C'est bien souvent dans les frais de bouche que ce physique d'épicurien au régime alimentaire d'ascète (ou presque) se met à tailler. En 2000, les caméras du programme Strip-Tease le suivent pendant le tournage de La candide madame Duff. On y entend de nombreuses tirades sur la nécessité de trouver un restaurant bon marché pour y nourrir toute l'équipe et ce, grâce à un menu unique.

"Je vais te montrer le restaurant où j’ai mangé hier mais lui, c’est 80 balles… 80 balles c’est cher. C’est trop cher. Le Voilier, c’est moins cher mais on ne peut pas y aller. On devrait manger pour trente balles par jour, ce serait bien suffisant. Bah si, une crêpe ! Ils vont tous crever de cholestérol à force de bouffer", dit-il notamment à l'un de ses collaborateurs. L'affaire se solde finalement par un couscous. 
  • Le tempétueux 

Rares sont les Français qui ont vu le making-of d'un film de Jean-Pierre Mocky, rares aussi ceux qui ont assisté à l'un de ses tournages. Mais beaucoup ont de l'artiste l'image d'un braillard sympathique. Le reportage de Strip-Tease permet là encore de confirmer cette renommée. Attendant désespérément son preneur de son, il bout: "J’ai pas le temps d’attendre hein, moi ! On va le faire muet, écoutez ! Le perchman est pas là, tu te rends compte ? C’est une plaisanterie ça… Allez, tournons."

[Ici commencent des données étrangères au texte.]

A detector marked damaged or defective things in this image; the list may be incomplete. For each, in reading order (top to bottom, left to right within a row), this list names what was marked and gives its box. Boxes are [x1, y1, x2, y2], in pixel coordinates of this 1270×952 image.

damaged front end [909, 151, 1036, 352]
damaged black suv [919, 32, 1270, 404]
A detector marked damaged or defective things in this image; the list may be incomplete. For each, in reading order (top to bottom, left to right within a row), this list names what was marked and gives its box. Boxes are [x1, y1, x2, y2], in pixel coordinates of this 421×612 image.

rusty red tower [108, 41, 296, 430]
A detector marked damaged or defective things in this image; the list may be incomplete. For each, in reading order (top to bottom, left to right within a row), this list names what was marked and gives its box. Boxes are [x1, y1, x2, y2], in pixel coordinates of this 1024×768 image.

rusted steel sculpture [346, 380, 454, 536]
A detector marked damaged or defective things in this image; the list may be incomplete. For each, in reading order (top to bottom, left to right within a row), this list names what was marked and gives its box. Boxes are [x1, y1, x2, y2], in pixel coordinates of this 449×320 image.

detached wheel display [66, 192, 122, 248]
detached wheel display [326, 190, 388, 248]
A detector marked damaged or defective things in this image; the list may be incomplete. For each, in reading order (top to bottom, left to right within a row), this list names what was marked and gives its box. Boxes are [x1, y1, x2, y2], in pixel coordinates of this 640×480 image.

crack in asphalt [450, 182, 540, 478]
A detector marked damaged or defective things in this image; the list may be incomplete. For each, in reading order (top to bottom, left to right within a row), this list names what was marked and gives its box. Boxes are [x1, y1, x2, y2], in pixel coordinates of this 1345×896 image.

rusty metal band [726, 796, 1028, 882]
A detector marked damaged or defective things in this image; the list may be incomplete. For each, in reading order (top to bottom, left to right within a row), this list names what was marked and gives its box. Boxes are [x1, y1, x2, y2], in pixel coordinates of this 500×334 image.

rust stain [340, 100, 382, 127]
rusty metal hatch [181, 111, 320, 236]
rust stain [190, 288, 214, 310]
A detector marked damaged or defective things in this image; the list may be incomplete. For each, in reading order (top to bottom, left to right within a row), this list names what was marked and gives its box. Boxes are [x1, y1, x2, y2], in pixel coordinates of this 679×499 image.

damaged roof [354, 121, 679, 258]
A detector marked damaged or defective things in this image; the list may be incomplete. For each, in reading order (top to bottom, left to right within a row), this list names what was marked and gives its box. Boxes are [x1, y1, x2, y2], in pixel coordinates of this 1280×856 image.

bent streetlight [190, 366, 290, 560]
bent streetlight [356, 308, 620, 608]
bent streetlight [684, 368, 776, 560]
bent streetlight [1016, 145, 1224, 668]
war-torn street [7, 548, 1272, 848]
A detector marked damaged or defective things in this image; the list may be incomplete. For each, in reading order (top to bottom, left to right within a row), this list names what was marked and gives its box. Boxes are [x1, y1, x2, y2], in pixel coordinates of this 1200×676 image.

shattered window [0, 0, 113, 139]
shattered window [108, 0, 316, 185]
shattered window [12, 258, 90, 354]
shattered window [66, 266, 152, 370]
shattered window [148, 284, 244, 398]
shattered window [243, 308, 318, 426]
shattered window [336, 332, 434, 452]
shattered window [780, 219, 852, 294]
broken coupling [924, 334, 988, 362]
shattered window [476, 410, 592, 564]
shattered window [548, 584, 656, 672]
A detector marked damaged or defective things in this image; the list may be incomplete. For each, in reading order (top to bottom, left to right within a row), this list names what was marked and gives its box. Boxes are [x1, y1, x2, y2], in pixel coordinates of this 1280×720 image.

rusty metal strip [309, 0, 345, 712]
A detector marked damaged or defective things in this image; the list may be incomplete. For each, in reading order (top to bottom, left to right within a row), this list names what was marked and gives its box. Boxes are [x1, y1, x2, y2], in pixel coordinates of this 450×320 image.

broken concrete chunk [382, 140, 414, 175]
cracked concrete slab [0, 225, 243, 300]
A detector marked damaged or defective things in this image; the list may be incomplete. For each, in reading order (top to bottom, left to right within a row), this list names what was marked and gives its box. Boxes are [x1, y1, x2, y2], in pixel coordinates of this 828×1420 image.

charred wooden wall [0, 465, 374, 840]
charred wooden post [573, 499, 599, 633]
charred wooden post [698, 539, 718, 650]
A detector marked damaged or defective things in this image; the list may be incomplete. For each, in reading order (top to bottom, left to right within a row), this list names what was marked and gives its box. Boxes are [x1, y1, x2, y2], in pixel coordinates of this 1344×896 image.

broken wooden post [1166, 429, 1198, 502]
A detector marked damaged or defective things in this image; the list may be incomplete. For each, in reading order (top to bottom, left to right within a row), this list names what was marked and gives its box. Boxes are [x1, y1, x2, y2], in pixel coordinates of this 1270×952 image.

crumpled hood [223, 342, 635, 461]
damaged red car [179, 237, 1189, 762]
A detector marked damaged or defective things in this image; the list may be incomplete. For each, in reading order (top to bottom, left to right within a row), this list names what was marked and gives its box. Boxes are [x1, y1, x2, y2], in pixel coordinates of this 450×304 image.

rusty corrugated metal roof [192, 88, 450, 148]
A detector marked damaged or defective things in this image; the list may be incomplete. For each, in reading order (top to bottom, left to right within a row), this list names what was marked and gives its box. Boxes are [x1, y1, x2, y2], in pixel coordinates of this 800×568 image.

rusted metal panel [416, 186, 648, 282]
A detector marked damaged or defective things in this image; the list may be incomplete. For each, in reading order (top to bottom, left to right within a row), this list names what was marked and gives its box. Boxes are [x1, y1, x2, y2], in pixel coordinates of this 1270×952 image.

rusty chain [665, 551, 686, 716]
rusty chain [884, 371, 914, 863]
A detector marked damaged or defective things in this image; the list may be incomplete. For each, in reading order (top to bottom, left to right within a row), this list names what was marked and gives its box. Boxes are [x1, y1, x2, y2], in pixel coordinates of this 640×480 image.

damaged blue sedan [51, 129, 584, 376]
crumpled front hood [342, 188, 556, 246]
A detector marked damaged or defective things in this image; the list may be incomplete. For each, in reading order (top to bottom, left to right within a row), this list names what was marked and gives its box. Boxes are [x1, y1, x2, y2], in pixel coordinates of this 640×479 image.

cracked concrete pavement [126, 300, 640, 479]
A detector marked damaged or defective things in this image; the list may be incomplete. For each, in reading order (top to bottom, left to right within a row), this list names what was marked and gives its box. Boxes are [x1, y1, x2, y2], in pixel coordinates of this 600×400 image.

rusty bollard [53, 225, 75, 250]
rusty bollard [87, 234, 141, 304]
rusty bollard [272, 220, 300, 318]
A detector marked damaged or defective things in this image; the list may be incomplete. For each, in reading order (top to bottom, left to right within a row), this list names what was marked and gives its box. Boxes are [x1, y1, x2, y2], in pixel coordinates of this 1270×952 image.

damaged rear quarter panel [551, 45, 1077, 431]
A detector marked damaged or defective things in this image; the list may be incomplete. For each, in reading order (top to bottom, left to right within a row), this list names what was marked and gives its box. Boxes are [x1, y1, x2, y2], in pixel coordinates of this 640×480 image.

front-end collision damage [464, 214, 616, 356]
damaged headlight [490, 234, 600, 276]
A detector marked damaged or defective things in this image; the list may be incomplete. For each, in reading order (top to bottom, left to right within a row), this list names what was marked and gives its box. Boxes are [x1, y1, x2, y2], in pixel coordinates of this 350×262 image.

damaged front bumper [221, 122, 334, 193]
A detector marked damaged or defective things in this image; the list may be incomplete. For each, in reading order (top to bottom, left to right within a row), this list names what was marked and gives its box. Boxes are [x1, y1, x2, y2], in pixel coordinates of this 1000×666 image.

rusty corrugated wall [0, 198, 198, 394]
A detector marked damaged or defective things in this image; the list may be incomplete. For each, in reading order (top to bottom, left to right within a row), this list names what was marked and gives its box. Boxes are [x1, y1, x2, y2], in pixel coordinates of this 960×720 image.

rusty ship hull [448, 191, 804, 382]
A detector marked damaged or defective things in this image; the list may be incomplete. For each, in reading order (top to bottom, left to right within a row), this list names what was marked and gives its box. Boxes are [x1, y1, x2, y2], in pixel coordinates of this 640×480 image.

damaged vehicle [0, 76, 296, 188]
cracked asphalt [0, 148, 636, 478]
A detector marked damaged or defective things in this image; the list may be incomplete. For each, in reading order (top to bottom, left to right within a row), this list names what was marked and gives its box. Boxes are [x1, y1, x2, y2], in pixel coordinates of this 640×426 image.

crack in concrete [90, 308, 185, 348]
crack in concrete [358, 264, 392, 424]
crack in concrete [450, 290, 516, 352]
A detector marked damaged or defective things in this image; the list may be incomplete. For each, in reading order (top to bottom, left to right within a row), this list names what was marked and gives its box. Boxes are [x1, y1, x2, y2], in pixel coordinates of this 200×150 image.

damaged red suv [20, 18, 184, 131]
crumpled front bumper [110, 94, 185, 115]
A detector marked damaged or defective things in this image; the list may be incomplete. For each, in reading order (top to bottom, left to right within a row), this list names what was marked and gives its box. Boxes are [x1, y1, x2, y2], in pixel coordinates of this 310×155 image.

Bientôt, il l'aperçoit revenir vers lui à petites foulées avec sa perche: "Qu’est-ce qu’il fout ce con ? Qu’est-ce que tu fous-là bas ? Viens-là nom de Dieu ? Qu’est-ce que t’es allé foutre là-haut ? Qu’il est con celui-là aussi, aaah !"

Impatient de lancer enfin la scène, il explose ensuite, hurlant "Moteur", sur la grève normande.